## ЗАДАНИЯ
1. В каком городе, согласно исходному тексту, Борис познакомил Стэнли с цыганами?
2. Переведите на английский язык предложение из исходного текста: «Одному из них я заплатил очень много денег в твердой валюте, чтобы он сохранил кое-какие бумаги в безопасном месте».

## ИСХОДНЫЙ ТЕКСТ
— Не беспокойся, Стэнли. Ты помнишь тех цыган, с которыми я тебя познакомил в Вильнюсе? Одному из них я заплатил очень много денег в твердой валюте, чтобы он сохранил кое-какие бумаги в безопасном месте. Страница за страницей, огромный документальный роман о наших высших должностных лицах. Это моя единственная защита. Только троньте меня, и тут же Запад будет ошарашен этой информацией. Недавно Галина, особенно довольная мной, сказала: Борис, почему бы нам вместе не сорваться за границу? Мы могли бы зажить там фантастической жизнью. Конечно, мне понравилась эта идея, но я сдерживал себя. А вдруг она проверяет меня? Но на следующий вечер она вновь заговорила об этом…
..Я плохо спал в ту ночь. Мне приснился огромный скорпион, весь в огне, пытавшийся спастись и, когда не удалось, убивший себя, ужалив хвостом свою голову.

(Блок данных)
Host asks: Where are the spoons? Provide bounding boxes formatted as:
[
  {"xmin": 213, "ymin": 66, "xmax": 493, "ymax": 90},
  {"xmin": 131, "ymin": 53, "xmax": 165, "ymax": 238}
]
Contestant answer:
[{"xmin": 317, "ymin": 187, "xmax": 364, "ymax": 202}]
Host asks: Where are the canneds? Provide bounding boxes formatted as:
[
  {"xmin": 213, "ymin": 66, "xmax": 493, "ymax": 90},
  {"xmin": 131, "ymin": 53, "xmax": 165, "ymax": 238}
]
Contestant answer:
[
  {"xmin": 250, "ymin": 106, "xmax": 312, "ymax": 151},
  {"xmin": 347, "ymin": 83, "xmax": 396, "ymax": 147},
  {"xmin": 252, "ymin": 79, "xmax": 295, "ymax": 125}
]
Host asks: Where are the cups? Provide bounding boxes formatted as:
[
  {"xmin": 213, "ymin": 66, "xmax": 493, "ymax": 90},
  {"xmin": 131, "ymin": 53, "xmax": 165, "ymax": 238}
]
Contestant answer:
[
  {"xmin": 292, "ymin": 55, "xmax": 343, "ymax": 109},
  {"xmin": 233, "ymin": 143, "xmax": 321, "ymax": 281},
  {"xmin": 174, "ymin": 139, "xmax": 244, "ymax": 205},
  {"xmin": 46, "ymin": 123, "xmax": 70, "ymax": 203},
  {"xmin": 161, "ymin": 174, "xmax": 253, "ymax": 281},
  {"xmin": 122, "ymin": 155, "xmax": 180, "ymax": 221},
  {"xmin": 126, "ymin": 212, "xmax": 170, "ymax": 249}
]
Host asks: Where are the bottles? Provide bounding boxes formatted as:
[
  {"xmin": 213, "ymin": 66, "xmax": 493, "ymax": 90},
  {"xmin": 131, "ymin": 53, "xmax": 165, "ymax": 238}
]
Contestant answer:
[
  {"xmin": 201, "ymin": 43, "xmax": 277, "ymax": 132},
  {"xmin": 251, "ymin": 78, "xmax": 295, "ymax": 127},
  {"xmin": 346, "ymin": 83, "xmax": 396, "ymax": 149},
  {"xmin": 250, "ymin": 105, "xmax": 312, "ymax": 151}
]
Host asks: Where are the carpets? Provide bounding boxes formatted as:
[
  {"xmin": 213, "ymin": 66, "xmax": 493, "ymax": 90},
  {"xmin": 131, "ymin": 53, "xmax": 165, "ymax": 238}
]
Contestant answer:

## РАЗОБРАННЫЕ ОТВЕТЫ
1. В Вильнюсе.

2. I paid one of them a great deal of money in hard currency to keep certain papers in a safe place.